O teste para CK mostraram inibição da sPLA2 pelo PSCr como indica a Figura 24B. O teste mostra que o produto da incubação entre os dois compostos resultou à baixos níveis de CK no sangue, indicando que a sPLA2 não conseguiu agir localmente nem sistemicamente na musculatura, provavelmente devido à interação entre as cargas positivas e negativas da sPLA2 e do PSCr, respectivamente. O efeito miotóxico das PLA2 Lys-49 é exercido no local da injeção, diferentemente, a ação sistêmica de outros tipos de miotoxinas, tais como PLA2 e complexos de PLA2 de elapide e viperide. O efeito miotóxico induzido por sPLA2 derivada de veneno envolve a presença de resíduos de aminoácidos que causam a mionecrose e a desestabilização das células musculares (RIGDEN et al., 2003; DOS SANTOS et al., 2008). Os resultados cromatográficos observados mostraram que a sPLA2 pode formar um complexo relativamente estável com o PS o suficiente para observarmos mudanças nos efeitos enzimáticos e farmacológicos da sPLA2. Tal estabilidade pode ter ocorrido através da interação entre os grupos ácidos do PSCr, PSCi e PSBo e os resíduos básicos das sPLA2. Com bases nestes resultados,

mostramos o potencial terapêutico do polissacarídeo sulfatado das macroalgas marinhas em situações inflamatórias causadas principalmente pela PLA2.
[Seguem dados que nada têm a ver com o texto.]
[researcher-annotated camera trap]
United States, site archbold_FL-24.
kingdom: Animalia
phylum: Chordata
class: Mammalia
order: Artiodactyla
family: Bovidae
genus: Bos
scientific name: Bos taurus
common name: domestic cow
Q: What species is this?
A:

Figura 24. A) Teste edematogênico de sPLA2, sPLA2:PSCr, PSCr e o grupo controle

tratado com solução salina. O edema causado pelos compostos é expresso em volume (mL) subtraído do volume inicial. As barras verticais mostram o DP da média ponderada dos quatro experimentos comparado com o controle (n=4, * P ≤ 0.05). B) Efeito miotóxico de sPLA2, sPLA2:PSCr, PSCr e salina, expresso em níveis de Creatina Kinase (CK). As barras verticais mostram o DP da média ponderada dos experimentos comparados com o grupo controle (n=5, * P ≤ 0.05).